Testardii a ritenere cose ormai obsolete le uniche che ci calzano a pennello…

È come quando ostinatamente ricordiamo sempre gli stessi ricordi!

Che bello quando ci apriamo al nuovo, dandogli una possibilità!

La primavera arriva, è tempo di rinascere, sostituire i vecchi pensieri con i nuovi, equivale al cambio di stagione, non si può aspettare tanto a farlo altrimenti, si rischia di vestirsi fuori tempo presente!😀😀😀

Buona Domenica delle Palme!

Emanuela

19 Marzo

Non credo di aver mai cercato nei miei amori parti di te…

Per tanto ci siamo guardati con sospetto; io adolescente e poi giovane ribelle, tu severo e distante adulto.
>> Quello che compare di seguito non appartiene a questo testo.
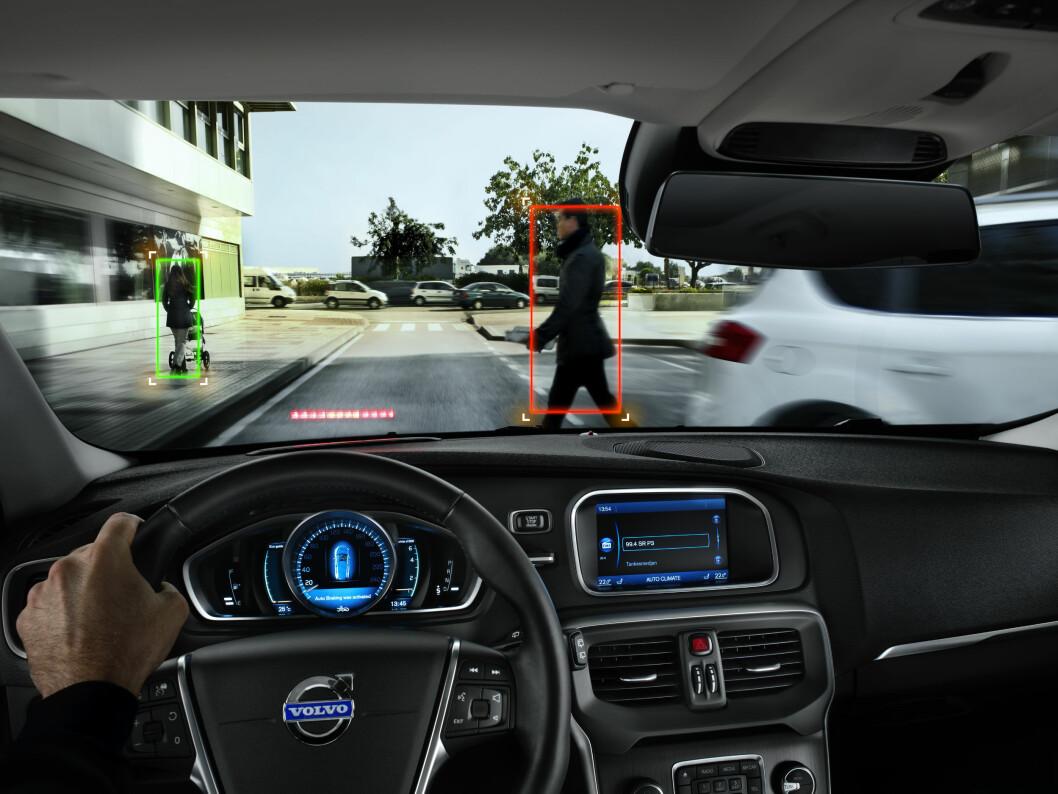 REDDER FOTGJENGERE: Flere av systemene kjenner igjen fotgjengere og bremser for disse. Foto: Volvo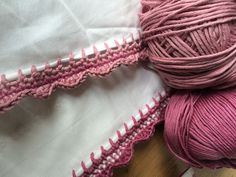 Jazz up your tea towels and pillow cases with pretty crochet edging with Kate Eastwood from the Just Pootling blog!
Troppo lontano, niente abbracci, poche parole e secche.

Non mi piaceva quello che eri.

Ho combattuto la somiglianza con te, fisica e di carattere. Ho cercato di prendere il largo ho provato ad inventare la mia vita. Non ci sono riuscita spesso. Su di me incombeva il tuo sguardo. Non mi sentivo mai all’altezza, mai abbastanza brava.

Ti ho combattuto ed amato profondamente.

Ci sono voluti gli anni, il lavoro condiviso, i figli e i nipoti, per avvicinarci.
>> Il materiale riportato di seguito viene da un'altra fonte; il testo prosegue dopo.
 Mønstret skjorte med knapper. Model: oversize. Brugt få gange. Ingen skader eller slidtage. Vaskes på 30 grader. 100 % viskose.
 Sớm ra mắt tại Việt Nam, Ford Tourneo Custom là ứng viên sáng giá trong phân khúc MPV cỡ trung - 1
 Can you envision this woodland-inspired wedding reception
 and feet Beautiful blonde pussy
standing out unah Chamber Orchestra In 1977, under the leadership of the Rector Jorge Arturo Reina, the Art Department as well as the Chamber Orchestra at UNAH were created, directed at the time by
Ripetevi che ero come te sul lavoro.

Che ero brava e caparbia. Ma non ci credevo.

Quando finalmente ci siamo conosciuti meglio mi hai appoggiata e mi hai lasciata fare.

Ma ci è voluta una vita…

Il nostro rapporto è stato tanto burrascoso e tormentato per anni quanto poi, per altri tanti anni, pacificato. La tua malattia ci ha concesso un tempo prezioso, certe cose, le accettavi solo da me.

Oggi so di essere come me, con molte somiglianze con te; il coraggio, la costanza, la capacità di reggere situazioni difficili, onorare la parola data, i capelli e l’andatura.😁🚶

Hai fatto del tuo meglio, con quello che eri.

Ed anche io.

Ormai non ci sei più da diverso tempo, tuttavia, certe sere ancora mi manchi parecchio.

Mi manca chiedere il tuo consiglio, e poi fare come voglio, mi manca, ogni tanto, sentirmi chiamare con il nomignolo che mi hai dato appena nata, che per anni mi ha seguita.

Per te era Il massimo della tenerezza!

So che oggi saresti fiero di me, perché lo sono finalmente io di me!

Ce la faccio! Tu lo sai ed anche io.

Buona festa del papà, papà!

Emanuela

Alle 3 del mattino…

Col culo sporco di merda allacciando i pantaloni esclamò: 《fatto!》

Emanuela

Le parole regalate

[…]E fu così che Mignolina divenne la migliore amica di tutte le rondini, di tutti i merli, di tutti i passerotti.[…]

[…]Ma il dono più bello fu un paio di delicate ali di una mosca bianca[…]

– Fiabe in Rosso-
Lorenzo Naia

🍃🍃🍃🍃🍃🍃🍃🍃🍃🍃🍃🍃🍃

Raccontare storie, regalare parole, incontrare le proprie emozioni e validarle, permettere ai bambini di potenziare l’intelligenza emotiva.

Che bello il mio lavoro!!

Emanuela

Mangerete polvere,

cercherete d’impazzire

e non ci riuscirete,

avrete sempre il filo

della ragione che vi

taglierà in due.

Ma da queste profonde

ferite usciranno

farfalle libere.

(Alda Merini)

Alle donne che generano e non distruggono!